Die Rechercheure haben die Dokumentation zu den verkauften Wohnungen durchforstet und kommen in einem Zwischenbericht zum Schluss, dass seitens des Fonds "2009 offensichtlich kein Interesse mehr gegeben war, die angeführten ÖIF-Wohnungen an Klienten des ÖIF zu vermieten oder zu verkaufen". Denn, so die Annahme der Beamten vom Bundesamt für Korruptionsbekämpfung (BAK): "Mit den Neumietern konnten viel höhere Mieterträge erzielt werden."

"Startwohnung" wurde versilbert

Als Indiz dafür erzählen sie Fälle nach, in denen Flüchtlinge den Fonds um Verlängerung ihrer Mietverträge ersuchten. So habe einer dieser Mieter bereits 2006 gefragt, ob sein bis September 2009 geltender Vertrag verlängert werden könne, ihm wurde beschieden, dass er das erst 2009 beantragen könne. Also stellte der Mieter im Jänner 2009 den Antrag, am 8. Jänner bekam er "nach Rücksprache mit der Geschäftsführung" die Absage.

Der Verlängerung könne nicht zugestimmt werden, "da es sich um eine Startwohnung für Flüchtlinge handelt". Der Start hatte allerdings ein rasches Ende: Am 29. Dezember 2009 verkaufte der ÖIF die Wohnung an die VR Vermögensverwaltung GmbH. Sie war knapp davor von der Chefin der ÖIF-Hausverwaltungsgesellschaft Consio gegründet worden.

Familien mussten raus

Der Bewohnerin einer anderen ÖIF-Wohnung erging es ähnlich. Für die Mutter von fünf Kindern (vier davon schulpflichtig) versuchte die Interventionsstelle gegen Gewalt in der Familie eine Übertragung des Mietvertrags zu bekommen, nachdem der Ehemann der Frau wegen Gewalt weggewiesen worden war.

Hausverwalter Consio leitete den Antrag an den ÖIF weiter, der im Jänner 2009 zustimmte. Ende Februar teilte Consio der Frau aber mit, dass der Mietvertrag Ende April ende, ein Räumungsverfahren wurde gleich mit angekündigt.
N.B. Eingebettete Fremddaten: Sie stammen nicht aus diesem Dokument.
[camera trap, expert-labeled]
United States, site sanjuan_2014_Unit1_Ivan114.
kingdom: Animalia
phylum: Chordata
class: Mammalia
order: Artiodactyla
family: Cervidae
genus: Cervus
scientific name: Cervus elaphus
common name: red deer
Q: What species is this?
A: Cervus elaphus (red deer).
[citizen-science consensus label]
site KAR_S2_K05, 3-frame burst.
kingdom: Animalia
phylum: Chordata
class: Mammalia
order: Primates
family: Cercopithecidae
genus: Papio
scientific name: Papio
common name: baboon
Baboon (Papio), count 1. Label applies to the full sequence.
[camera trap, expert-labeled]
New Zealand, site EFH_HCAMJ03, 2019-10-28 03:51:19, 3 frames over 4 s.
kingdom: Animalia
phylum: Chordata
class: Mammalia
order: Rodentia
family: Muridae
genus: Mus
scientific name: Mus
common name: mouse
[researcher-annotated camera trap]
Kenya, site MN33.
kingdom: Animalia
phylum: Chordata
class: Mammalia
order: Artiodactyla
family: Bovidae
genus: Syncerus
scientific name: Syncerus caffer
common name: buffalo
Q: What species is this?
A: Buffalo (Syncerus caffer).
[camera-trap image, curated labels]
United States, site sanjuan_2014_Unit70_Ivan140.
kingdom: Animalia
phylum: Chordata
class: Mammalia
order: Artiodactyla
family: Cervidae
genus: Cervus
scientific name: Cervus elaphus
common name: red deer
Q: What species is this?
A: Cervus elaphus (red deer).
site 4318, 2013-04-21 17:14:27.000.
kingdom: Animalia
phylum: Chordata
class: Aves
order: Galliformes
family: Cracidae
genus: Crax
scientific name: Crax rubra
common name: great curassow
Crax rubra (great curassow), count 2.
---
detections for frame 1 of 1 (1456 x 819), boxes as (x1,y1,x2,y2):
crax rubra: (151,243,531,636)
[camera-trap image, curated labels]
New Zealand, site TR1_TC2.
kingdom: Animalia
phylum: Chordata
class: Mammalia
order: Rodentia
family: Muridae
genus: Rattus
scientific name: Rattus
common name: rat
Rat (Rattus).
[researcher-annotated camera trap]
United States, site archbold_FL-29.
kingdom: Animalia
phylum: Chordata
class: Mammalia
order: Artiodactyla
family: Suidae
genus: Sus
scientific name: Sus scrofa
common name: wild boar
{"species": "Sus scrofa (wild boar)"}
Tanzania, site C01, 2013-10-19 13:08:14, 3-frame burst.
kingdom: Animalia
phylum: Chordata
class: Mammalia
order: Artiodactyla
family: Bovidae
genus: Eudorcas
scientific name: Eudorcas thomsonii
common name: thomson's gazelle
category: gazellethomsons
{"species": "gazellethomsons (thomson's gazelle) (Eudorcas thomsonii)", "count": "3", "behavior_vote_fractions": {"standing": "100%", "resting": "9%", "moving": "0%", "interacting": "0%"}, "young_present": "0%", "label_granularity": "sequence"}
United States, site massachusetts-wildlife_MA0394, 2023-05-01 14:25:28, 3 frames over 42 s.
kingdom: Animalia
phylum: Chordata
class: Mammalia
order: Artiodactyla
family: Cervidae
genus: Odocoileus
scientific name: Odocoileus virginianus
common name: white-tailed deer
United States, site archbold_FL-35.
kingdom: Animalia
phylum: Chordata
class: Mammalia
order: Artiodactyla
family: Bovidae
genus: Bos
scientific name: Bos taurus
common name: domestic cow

Im April bat die Sozialhilfebezieherin um Aufschub bis zum Ende des Schuljahres (Juni) – doch Consio winkte ab. "Nach Rücksprache mit dem Wohnungseigentümer" – dem ÖIF – sei die Verlängerung des Mietvertrags "nicht möglich".

Belege für eine Korrespondenz zwischen Consio und ÖIF fand das BAK nicht. Faktum ist: Auch diese Wohnung wurde am 29. Dezember an die VR verkauft.

"Erlös zu nieder und nicht marktkonform"

Den Kernvorwurf, dass die ÖIF-Wohnungen zu billig verkauft wurden (der Rechnungshof kam auf sechs Mio. Euro), erhärtet ein von der WKStA beauftragter Immobiliensachverständiger. Er analysierte die Kaufpreise von drei 2008 und 2009 verkauften Wohnungspaketen. Und kam zum Schluss, dass die Kaufpreise "unabhängig von Bau- und Erhaltungszustand oder Vermietungssituation der Objekte mit Sicherheit zu nieder und nicht marktkonform waren". Bei 33 einzeln versilberten Wohnungen sei der Preis "unter Umständen marktkonform, wahrscheinlich aber tendenziell zu nieder" gewesen.

Der beschuldigte Exchef des ÖIF beteuert gegenüber der WKStA, der Verkauf sei "nach bestem Wissen und Gewissen im Interesse des Fonds erfolgt". Die Instandhaltungskosten seien "atypisch" hoch gewesen; "oftmals zeigten Flüchtlinge ein Wohnverhalten, das nicht den Gepflogenheiten und Standards in Österreich entsprach", so eines seiner Argumente. Vor allem aber sei "die Versorgung mit Wohnraum nicht ÖIF-Kernaufgabe" gewesen.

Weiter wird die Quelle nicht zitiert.